Home > mailing lists
Re: NUMA shared memory interleaving - Mailing list pgsql-hackers

From	Tomas Vondra
Subject	Re: NUMA shared memory interleaving
Date	July 1 17:02:39
Msg-id	90a4f403-2ea3-4867-a714-3e59b09d6595@vondra.me Whole thread Raw
In response to	Re: NUMA shared memory interleaving (Jakub Wartak <jakub.wartak@enterprisedb.com>)
Responses	Re: NUMA shared memory interleaving
List	pgsql-hackers
Tree view

On 7/1/25 11:04, Jakub Wartak wrote:
> On Mon, Jun 30, 2025 at 9:23 PM Tomas Vondra <tomas@vondra.me> wrote:
>>
>> I wasn't suggesting to do "numactl --interleave=all". My argument was
>> simply that doing numa_interleave_memory() has most of the same issues,
>> because it's oblivious to what's stored in the shared memory. Sure, the
>> fact that local memory is not interleaved too is an improvement.
> 
> ... and that's enough for me to start this ;)
> 
>> But I just don't see how this could be 0001, followed by some later
>> improvements. ISTM the improvements would have to largely undo 0001
>> first, and it would be nontrivial if an optimization needs to do that
>> only for some part of the shared memory.
> 
> OK, maybe I'll back-off a bit to see Your ideas first. It seems you
> are thinking about having multiple separate shared memory segments.
> 
>> I certainly agree it'd be good to improve the NUMA support, otherwise I
>> wouldn't be messing with Andres' PoC patches myself.
> 
> Yup, cool, let's stick to that.
> 
>>> * I've raised this question in the first post "How to name this GUC
>>> (numa or numa_shm_interleave) ?" I still have no idea, but `numa`,
>>> simply looks better, and we could just add way more stuff to it over
>>> time (in PG19 or future versions?). Does that sound good?
>>>
>>
>> I'm not sure. In my WIP patch I have a bunch of numa_ GUCs, for
>> different parts of the shared memory. But that's mostly for development,
>> to allow easy experimentation.
> [..]
>> I don't have a clear idea what UX should look like.
> 
> Later (after research/experiments), I could still imagine sticking to
> one big `numa` switch like it's today in v4-0001, but maybe with
> additional 1-2 more `really_advanced_numa=stuff` (but not lots of
> them, I would imagine e.g. that NUMA for analytics could be different
> setup that NUMA for OLTP -- AKA do we want to optimize for
> interconnect bandwidth or latency?).
> 

Maybe. I have no clear idea yet, but I'd like to keep the number of new
GUCs as low as possible.

>>>> That's something numa_interleave_memory simply can't do for us, and I
>>>> suppose it might also have other downsides on large instances. I mean,
>>>> doesn't it have to create a separate mapping for each memory page?
>>>> Wouldn't that be a bit inefficient/costly for big instances?
>>>
>>> No? Or what kind of mapping do you have in mind? I think our shared
>>> memory on the kernel side is just a single VMA (contiguous memory
>>> region), on which technically we execute mbind() (libnuma is just a
>>> wrapper around it). I have not observed any kind of regressions,
>>> actually quite the opposite. Not sure what you also mean by 'big
>>> instances' (AFAIK 1-2TB shared_buffers might even fail to start).
>>>
>>
>> Something as simple as giving a contiguous chunk of to each NUMA node.
> 
> That would actually be multiple separate VMAs/shared memory regions
> (main, and specific ones for in case of NUMA - per structure) and
> potentially - speculating here - slower fork()?
> 

I may be confused about what you mean by VMA, but it certainly does not
require creating separate shared memory segments. Interleaving also does
not require that. You can move a certain range of memory to a particular
NUMA node, and that's it.

We may end up with separate shared memory segments for different parts
of the shared memory (instead of having a single segment like now), e.g.
to support dynamic shared_buffers resizing. But even with that we'd have
a shared memory segment for each part, split between NUMA nodes.

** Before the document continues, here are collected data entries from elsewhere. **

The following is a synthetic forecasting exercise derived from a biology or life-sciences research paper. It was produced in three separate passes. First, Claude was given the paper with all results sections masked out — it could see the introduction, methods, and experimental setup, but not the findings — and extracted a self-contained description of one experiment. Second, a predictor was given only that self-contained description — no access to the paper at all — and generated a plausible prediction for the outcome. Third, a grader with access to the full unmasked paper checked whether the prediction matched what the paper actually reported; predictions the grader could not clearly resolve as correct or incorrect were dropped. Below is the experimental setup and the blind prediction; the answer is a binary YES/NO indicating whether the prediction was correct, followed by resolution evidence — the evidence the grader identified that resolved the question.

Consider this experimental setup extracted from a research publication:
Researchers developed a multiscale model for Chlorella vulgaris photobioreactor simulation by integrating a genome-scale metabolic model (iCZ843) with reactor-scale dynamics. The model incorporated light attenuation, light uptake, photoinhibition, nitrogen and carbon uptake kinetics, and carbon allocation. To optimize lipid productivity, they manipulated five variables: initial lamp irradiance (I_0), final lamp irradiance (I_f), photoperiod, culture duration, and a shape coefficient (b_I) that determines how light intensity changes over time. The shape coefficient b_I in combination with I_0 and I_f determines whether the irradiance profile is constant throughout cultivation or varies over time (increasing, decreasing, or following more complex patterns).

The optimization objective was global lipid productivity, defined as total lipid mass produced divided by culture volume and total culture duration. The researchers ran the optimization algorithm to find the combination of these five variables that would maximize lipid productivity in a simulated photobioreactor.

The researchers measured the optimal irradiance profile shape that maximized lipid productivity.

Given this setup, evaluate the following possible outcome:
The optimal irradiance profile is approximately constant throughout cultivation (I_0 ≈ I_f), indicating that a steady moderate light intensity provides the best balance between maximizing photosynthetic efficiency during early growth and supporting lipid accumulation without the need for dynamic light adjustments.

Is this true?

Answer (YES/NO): YES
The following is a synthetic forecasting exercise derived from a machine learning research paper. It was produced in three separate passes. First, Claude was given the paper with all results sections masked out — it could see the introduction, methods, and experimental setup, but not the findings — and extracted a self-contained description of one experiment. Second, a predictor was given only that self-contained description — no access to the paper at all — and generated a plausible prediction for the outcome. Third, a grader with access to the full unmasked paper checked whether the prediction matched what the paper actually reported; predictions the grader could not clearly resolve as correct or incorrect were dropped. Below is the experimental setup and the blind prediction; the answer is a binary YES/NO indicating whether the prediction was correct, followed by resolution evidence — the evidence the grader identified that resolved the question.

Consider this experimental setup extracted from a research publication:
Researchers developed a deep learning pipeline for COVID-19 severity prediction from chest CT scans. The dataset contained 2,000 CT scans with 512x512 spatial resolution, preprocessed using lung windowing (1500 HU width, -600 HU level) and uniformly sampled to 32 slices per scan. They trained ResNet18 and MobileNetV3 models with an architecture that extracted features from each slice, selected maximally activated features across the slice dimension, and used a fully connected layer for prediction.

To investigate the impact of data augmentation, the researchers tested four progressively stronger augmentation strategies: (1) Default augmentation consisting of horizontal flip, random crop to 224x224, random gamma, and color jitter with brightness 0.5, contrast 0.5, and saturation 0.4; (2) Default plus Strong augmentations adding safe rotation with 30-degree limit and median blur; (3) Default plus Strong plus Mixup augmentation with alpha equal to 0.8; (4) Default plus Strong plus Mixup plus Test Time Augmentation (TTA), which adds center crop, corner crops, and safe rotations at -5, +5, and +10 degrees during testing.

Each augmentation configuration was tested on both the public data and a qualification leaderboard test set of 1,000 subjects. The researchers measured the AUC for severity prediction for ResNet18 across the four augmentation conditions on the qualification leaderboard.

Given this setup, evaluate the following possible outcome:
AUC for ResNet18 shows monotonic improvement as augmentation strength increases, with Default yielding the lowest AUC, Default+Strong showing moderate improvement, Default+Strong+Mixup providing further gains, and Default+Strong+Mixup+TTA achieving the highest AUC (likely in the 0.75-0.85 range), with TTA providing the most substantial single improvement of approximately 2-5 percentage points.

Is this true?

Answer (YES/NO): NO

Well, we'd probably want separate segments, because for some parts it's
not great to have 2MB pages, because it's too coarse. And you can only
use huge pages for the whole segment.

> Related, the only complaint about memory allocated via
> mmap(MAP_SHARED|MAP_HUGETLB) with NUMA, I have so far is that if the
> per-zone HP free memory is too small (especially with HP=on), it
> starts to spill over to the others nodes without interleaving and
> without notification, you may have the same problem here unless it is
> strict allocation.
> 
>> Essentially 1/nodes goes to the first NUMA node, and so on. I haven't
>> looked into the details of how NUMA interleaving works, but from the
>> discussions I had about it, I understood it might be expensive. Not
>> sure, maybe that's wrong.
> 
> I would really like to hear the argument how NUMA interleaving is
> expensive on the kernel side. It's literally bandwidth over latency. I
> can buy the argument that e.g. by having dedicated mmap(MAP_SHARED)
> for ProcArray[] (assuming we are HP=on/2MB), and by having a smaller
> page size just for this stuct (sizeof() =~ 832b? so let's assume even
> wasting 4kB per entry), could better enable kernel's NUMA
> autobalancing to better relocate those necessary pages closer to the
> active processes (warning: I'm making lots of assumptions, haven't
> really checked memory access patterns for this struct). No idea how
> bad it would be on the CPU caches too, though by making it so big here
> in this theoretical context. But the easy counter argument also could
> be: smaller page size = no HP available --> potentially making it
> __swap-able__ and potentially causing worse dTLB hit-rates? ... and we
> are just discussing a single shared memory entry and there are 73 :)
> 

I admit I don't recall the exact details of why exactly interleaving
would be expensive on the kernel side. I've been told by smarter people
that might be the case, but I don't remember the exact explanation. And
maybe it isn't measurably more expensive ...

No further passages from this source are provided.